July 3rd, 2010 at 7:50 pm
@Sophie ” It must be very scary to believe that your salvation is entirely dependent on the denial of reason.” Thats what I have been trying to say for years, but you found the words in one sentence!
@Dominic There was no good samaritan, does that make the story of the good samaritan any less valid? No. same goes for Adam. I don’t see where your logic that if there was no one Adam there needs to be no one Christ comes from. Its not logical at all. If you follow that logic then he only died for Adam. Its a one to many relationship or indeed a many to one relationship. Many sinners – one saviour. At best Adam is the first sinner, but maybe we shouldn’t go there as that might turn out to be Eve!
July 3rd, 2010 at 8:34 pm
Any figure from ancient history, however eminent, transported into the modern world would find our everyday artefacts both appalling and miraculous. Cars, planes, TV, phones – the newcomer would be terrified. This would be no reflection on their intellect or their beliefs. However wise they may have been in their own time, current technology would shock them to the point of trauma. We are all products of our times. Those who claim to be utterly faithful to tradition are usually following recent fashions.

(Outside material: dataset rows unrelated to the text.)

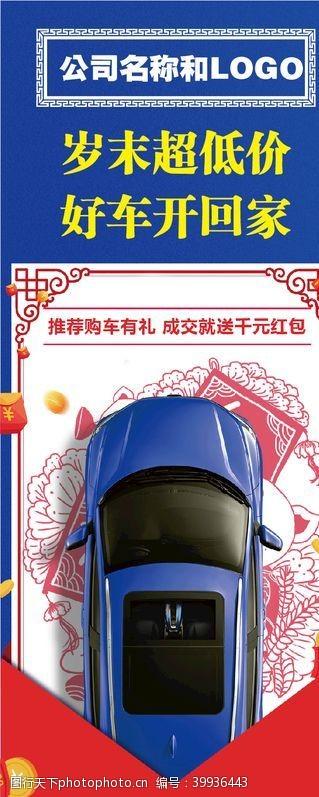 新年海报汽车新年图片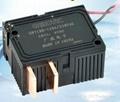 High sensitive latching relay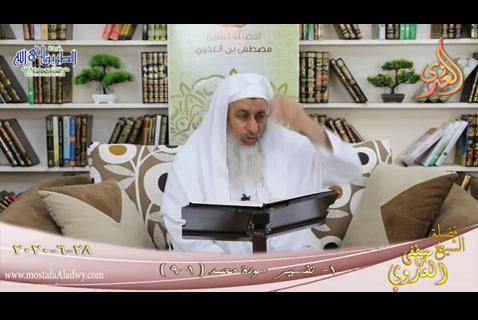 سورة محمد (1) الآيات (1-9) 28/6/2020 (تفسير سورة محمد)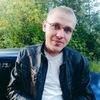 Андрей, 23, г.Богородск
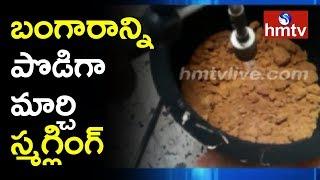 కొత్త దారుల్లో గోల్డ్ స్మగ్లింగ్.! 1 Kg Gold Caught by Customs Officers at Shamshabad Airport | hmtv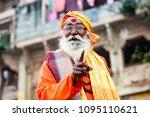 varanasi   india   13 november...   Shutterstock . vector #1095110621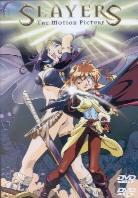 Slayers - The motion picture (1995) (Unrated)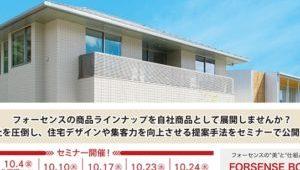 集客・売上が大きく変わる「デザイン住宅販売戦略」公開セミナー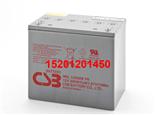 CSB蓄电池HRL12200W FR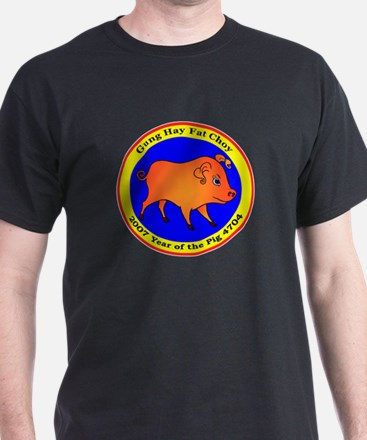Chinese New Year of the Pig T-shirt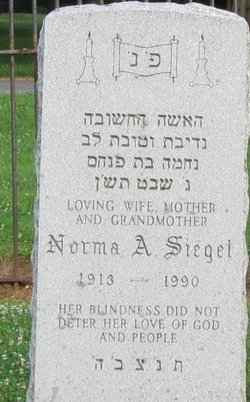 Norma A Siegel (1913 - 1990) Find A Grave Memorial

Divinely inspired or not, the Bible comes to us through human agency, and is unavoidably filtered through the beliefs and understanding of those who transcribed it. Anything, however divine, that is subsequently filtered through human understanding and specific historical and geographical prisms is bound to be flawed. Even if one sees the prophets as living dictaphones, they could only comprehend within their human limitations. The Bible is full of sheep, referred to in reality, used in analogies. We are told it’s timeless. And yet most modern children never see a sheep. Very few of us have ever met a shepherd. The Bible is of its time. And also of its place. Had the Bible been written by Polynesians or Inuits they would have used entirely different imagery. No sheep.

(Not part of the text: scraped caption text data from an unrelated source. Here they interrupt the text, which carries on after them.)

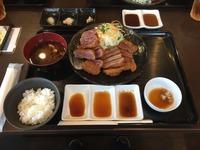 牛カツ「縁」のモリモリ定食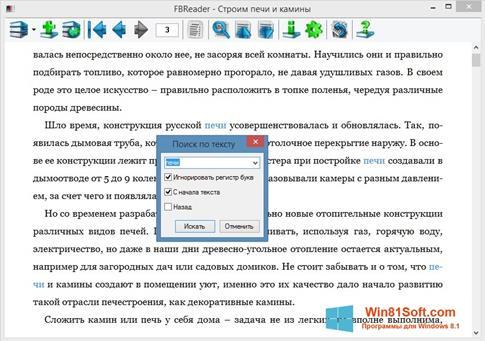 Скриншот программы FBReader для Windows 8.1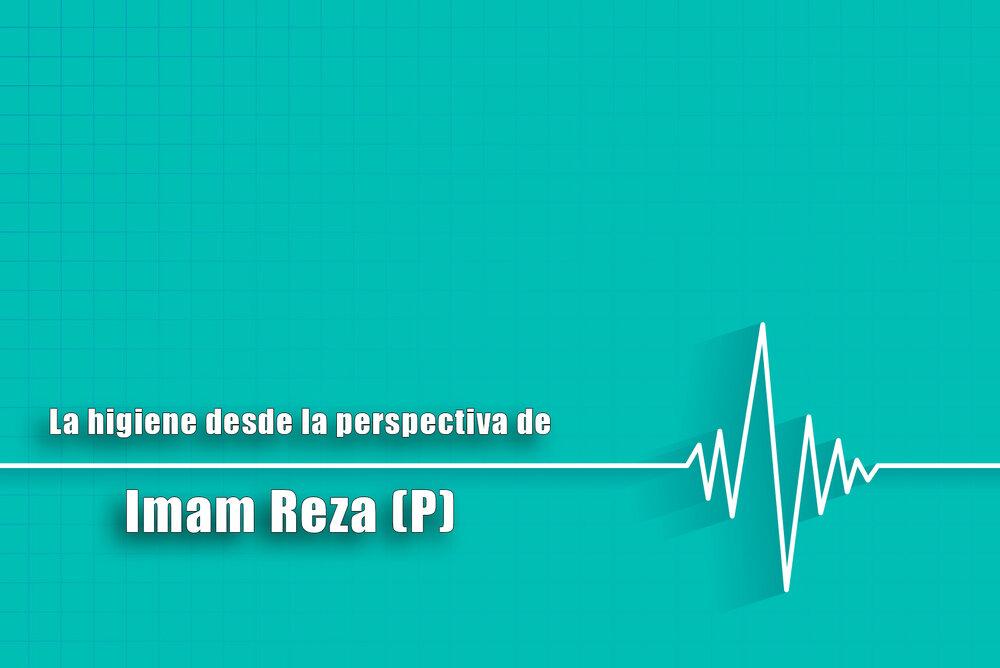 La higiene desde la perspectiva del Imam Reza (P)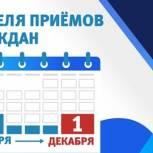 Стартовала Всероссийская Неделя приема граждан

Factually speaking, there are so many contradictions in the Bible that (and forgive me for not knowing which famous person said this) “Anyone who claims the Bible is all true can’t have read it all.”
July 4th, 2010 at 8:55 am
Let me remind you of the most spiritually debilitating sentence in the whole of Scripture:
“Did God really say…?”
Still, several thousand years later, people allow that comment to direct their thoughts.
And by the way, Jesus believed in genesis, as did Paul and so on. So what you say is that all these men are to be dismissed because they believe what the Bible says rather than what some bloke today says? Either the Bible is inspired by the Holy Spirit, and is true, or it isn’t. Either we can depend on it or we can’t. You seem to have opted for the latter.
Goodbye.
July 4th, 2010 at 9:11 am
There is no evidence that Jesus believed that Genesis was literal history rather than allegory or poetry.

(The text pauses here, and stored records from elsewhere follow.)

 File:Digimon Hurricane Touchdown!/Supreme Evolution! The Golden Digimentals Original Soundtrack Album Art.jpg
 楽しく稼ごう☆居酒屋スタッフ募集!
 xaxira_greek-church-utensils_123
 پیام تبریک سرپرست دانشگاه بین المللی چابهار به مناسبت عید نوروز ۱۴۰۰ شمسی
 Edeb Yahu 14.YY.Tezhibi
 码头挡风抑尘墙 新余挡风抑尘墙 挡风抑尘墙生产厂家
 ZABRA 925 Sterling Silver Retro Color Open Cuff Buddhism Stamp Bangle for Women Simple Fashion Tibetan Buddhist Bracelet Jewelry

God did not speak the bible, not in the sense that “did God really say” refers to.
What you have is:
An interpretation of scripture inherited from the christian tradition you are curently embedded in of
a translation into English of a range of books from
Collections of
Hebrew and greek manuscripts
which were copied over and over and
not always written by the people who claimed to have written them
but written by real human beings who
believed that they were prompted to write them by God.
Thats a long way from God “saying”.
July 5th, 2010 at 10:56 am
@ Dominic: OK. So how do you explain the major contradictions in the Bible? A well-known example is Jesus’s family tree. Matthew and Luke both provide a genealogy but it’s by no means the same genealogy. They disagree with each other completely. One of them, at least, has got to be wrong.